Written on Friday, 16 July 2010 09:06

Forty years ago the defending Open champion, Tony Jacklin holed a long pitch at the ninth hole to get the turn on the opening day at St Andrews in 29. At lunchtime on Thursday just as Rory McIlroy was putting the finishing touches on a 63, Jacklin said that ‘they are machine gunning the course to pieces. It's just like it was on that day in 1970'.

The day dawned grey and breathless and the course, there for the taking, was duly assaulted by players armed with equipment against which the course had no defence.

McIlroy hit a brilliant shot into the Road Hole green but missed from inside a couple of paces and although he did finish with a three to tie the lowest score in major championship history.

The par in the morning half of the draw was probably somewhere nearer 68 or 69 that the official 72 but as is so often the case in an Open Championship one half of the field faced a much different test that the rest. The forecast wind arrived by lunchtime and the outstanding round from the second half of the draw was Lee Westwood's 67.

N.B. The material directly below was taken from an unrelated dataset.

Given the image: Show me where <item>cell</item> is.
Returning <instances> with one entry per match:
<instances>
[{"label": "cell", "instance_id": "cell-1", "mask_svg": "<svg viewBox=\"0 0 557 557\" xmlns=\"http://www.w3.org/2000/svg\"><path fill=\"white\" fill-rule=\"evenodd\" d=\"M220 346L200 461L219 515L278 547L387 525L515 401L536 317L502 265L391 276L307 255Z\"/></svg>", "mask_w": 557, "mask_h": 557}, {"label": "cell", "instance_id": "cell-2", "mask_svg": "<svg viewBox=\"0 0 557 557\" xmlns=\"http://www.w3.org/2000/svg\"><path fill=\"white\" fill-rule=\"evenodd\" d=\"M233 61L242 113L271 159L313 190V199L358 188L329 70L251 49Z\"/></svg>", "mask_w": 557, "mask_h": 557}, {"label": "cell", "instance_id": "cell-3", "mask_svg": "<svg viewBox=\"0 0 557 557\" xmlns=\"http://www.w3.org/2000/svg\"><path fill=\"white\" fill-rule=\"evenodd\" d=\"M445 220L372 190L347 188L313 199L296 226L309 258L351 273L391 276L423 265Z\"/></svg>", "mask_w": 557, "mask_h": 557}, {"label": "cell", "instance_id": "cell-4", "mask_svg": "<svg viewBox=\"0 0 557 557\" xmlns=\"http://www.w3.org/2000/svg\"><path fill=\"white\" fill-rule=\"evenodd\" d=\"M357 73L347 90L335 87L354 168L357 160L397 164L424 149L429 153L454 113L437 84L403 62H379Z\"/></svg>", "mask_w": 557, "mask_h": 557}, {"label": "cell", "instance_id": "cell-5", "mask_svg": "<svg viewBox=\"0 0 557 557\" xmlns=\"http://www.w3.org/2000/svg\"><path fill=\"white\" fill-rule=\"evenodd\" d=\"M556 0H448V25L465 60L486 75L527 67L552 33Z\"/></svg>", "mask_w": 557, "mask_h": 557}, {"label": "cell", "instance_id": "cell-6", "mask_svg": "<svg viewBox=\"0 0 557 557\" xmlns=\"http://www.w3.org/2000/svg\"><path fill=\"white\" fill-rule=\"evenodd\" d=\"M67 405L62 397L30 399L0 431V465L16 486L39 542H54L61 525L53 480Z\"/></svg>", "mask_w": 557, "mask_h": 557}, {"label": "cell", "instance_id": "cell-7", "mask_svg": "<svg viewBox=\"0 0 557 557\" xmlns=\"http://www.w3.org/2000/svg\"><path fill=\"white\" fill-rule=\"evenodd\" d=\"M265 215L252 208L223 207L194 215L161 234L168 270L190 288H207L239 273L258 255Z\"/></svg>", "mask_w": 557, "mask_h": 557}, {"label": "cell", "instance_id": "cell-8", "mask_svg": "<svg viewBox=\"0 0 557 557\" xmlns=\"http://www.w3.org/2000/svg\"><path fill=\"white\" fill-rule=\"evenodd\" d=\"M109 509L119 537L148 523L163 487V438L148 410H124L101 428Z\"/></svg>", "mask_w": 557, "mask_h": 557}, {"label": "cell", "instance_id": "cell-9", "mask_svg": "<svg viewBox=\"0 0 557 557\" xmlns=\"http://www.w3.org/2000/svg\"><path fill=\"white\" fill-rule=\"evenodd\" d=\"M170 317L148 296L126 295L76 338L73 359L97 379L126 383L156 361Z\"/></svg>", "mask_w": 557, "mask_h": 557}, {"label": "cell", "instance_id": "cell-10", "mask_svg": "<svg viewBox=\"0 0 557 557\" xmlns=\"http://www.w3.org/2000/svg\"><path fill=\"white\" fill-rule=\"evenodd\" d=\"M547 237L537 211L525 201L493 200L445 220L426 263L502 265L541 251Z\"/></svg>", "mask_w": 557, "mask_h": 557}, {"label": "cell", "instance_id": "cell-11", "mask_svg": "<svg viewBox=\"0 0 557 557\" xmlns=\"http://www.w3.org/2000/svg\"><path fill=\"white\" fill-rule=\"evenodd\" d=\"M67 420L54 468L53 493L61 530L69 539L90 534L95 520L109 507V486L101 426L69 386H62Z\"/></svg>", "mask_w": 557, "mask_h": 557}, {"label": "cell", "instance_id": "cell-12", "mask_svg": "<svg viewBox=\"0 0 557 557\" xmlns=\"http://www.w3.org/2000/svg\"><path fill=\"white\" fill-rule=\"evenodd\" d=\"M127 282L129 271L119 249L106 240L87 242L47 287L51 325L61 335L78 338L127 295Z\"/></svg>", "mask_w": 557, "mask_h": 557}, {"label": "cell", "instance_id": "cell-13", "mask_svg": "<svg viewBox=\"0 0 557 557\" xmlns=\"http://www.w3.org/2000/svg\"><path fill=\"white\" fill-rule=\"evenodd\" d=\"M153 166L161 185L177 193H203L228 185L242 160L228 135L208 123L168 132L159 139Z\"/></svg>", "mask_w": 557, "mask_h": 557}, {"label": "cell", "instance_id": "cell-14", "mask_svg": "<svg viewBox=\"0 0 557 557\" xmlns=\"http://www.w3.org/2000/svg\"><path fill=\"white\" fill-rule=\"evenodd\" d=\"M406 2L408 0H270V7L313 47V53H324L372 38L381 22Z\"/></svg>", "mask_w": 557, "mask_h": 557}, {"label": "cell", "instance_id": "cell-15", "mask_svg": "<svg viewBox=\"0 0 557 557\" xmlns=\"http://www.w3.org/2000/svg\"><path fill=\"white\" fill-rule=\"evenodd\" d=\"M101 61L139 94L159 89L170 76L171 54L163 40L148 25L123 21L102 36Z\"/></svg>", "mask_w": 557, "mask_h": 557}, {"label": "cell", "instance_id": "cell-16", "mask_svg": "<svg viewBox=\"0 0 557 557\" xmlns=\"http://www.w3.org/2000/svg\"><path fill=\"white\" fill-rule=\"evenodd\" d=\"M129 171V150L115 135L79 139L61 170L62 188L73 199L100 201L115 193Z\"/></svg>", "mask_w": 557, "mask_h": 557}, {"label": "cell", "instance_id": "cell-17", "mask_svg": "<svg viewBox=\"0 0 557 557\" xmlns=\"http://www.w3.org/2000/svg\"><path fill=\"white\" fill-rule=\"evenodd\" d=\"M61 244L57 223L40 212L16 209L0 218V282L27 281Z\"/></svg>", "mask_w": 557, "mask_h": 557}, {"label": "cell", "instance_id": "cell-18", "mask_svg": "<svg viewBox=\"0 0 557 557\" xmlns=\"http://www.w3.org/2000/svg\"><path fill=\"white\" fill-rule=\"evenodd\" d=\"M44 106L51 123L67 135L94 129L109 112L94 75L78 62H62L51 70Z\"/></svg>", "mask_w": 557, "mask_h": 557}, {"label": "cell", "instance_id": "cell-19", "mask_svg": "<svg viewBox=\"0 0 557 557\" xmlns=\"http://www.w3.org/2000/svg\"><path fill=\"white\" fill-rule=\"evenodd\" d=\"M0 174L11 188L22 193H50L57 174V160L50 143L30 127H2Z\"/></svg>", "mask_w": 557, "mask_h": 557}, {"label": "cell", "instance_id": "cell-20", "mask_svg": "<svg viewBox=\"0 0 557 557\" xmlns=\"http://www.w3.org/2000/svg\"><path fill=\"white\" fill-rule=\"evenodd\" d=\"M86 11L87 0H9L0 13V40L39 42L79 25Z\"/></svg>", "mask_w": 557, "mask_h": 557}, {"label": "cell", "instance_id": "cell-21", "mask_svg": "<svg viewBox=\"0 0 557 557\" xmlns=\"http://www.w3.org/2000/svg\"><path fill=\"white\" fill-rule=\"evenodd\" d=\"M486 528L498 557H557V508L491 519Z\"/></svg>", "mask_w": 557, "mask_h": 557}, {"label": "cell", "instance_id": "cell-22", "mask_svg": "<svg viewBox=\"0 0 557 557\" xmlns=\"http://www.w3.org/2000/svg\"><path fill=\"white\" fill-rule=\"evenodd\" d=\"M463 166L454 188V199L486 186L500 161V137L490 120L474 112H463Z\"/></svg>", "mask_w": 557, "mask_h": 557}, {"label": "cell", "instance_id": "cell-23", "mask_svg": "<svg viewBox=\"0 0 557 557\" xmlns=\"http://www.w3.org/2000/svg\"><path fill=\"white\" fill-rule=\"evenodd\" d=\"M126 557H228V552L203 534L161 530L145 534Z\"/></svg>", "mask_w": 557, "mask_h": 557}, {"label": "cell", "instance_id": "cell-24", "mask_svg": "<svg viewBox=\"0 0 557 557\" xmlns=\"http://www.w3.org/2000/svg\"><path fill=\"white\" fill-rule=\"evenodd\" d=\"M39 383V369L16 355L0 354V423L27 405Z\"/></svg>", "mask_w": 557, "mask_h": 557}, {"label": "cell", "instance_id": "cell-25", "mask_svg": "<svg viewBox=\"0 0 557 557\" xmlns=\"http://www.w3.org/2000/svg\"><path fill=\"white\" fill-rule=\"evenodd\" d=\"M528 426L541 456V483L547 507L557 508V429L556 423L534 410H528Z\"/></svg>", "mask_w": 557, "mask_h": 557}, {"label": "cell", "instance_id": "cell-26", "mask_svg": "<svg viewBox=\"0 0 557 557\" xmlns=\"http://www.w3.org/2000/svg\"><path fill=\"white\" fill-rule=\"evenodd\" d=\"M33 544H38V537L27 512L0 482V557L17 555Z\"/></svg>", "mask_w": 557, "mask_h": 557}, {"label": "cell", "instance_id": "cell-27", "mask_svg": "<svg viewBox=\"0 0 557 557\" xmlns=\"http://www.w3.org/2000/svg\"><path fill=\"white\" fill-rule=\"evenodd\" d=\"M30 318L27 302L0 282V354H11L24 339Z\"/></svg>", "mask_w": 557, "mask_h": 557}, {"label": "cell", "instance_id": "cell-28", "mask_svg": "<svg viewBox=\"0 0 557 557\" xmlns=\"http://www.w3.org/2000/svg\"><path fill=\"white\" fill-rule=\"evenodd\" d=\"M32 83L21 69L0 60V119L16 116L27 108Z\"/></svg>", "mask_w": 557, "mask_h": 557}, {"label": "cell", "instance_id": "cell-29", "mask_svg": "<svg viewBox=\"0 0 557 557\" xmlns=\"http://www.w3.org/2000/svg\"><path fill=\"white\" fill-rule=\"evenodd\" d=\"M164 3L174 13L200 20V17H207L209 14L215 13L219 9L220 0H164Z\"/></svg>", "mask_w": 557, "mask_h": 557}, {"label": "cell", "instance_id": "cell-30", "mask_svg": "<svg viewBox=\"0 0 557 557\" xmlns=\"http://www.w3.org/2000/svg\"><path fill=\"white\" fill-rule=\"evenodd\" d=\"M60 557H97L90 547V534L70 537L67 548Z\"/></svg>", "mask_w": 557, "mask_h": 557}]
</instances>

Probably it was the equivalent of a morning 63 and Westwood is due to win one of these big championships soon enough. He was a single shot from the playoff last year but he three putted the 72nd green after hitting the shot of the year onto the green out of a fearsome pot bunker 150 yards from the green.

The Old Course is a brilliant place to play golf but it is entirely dependent on the wind for its defence. If there is no breeze, there are nowhere near enough difficult holes to test the best players in the world. Courses like St Andrews and Royal Melbourne are the real victims of the modern ball and club and one wonders why the people who run this championship - the ones who have the ultimate power to regulate equipment - seem impotent in the face of manufacture threat to properly regulate the game.

Tiger Woods was out early and back in 67 which was about normal for him around this course. He dominated the last two championships here and he understands how to play the golf course no matter the direction of the wind or the placements of the pins. The intangible question is how he will deal with a crowd that is now hoping someone else is going to win. For a decade we watched entranced as he set about chasing and passing the record 18 major championships wins of Jack Nicklaus.

The golf was always breathtaking and the shots he came up with right at the end when he needed them were some of the most memorable in the game's history.

It was never a question that he would reach 19 but now the world wonders. Can he distance himself while he is on the course from his life and its issues off it?

This week will go a long way to answering the question but, unlike years past, the crowd is not wholly on his side.

One of the great things about this Championship is the coming together of so many of the past Champions. They were scheduled to play a four-hole exhibition on Wednesday but the weather was atrocious and we never got to see men like Lee Trevino, Arnold Palmer and the 1967 champion, 87-year-old Roberto de Vicenzo. The Argentinean was best known for signing an incorrect scorecard at the 1968 Masters and missing the playoff by a shot. He was one of the greatest strikers of the ball who ever played and one of the most admired men in the game. He guided a young Severiano Ballesteros and generations of fantastic Argentinean players including Eduardo Romero and Angel Cabrera.

I walked into one of the hotels adjoining the final fairway just as McIlroy was finishing and ran into a friend who said ‘I have someone I want you to meet'. He introduced me to de Vicenzo and we sat and talked for half an hour about the game.

They say players now hit the ball further because they are better athletes but here was a bull of a man who hit the ball as powerfully as anyone who ever played. It was great pity that he never got to play on Wednesday afternoon so a new generation could see one of the finest players ever to tee up a ball.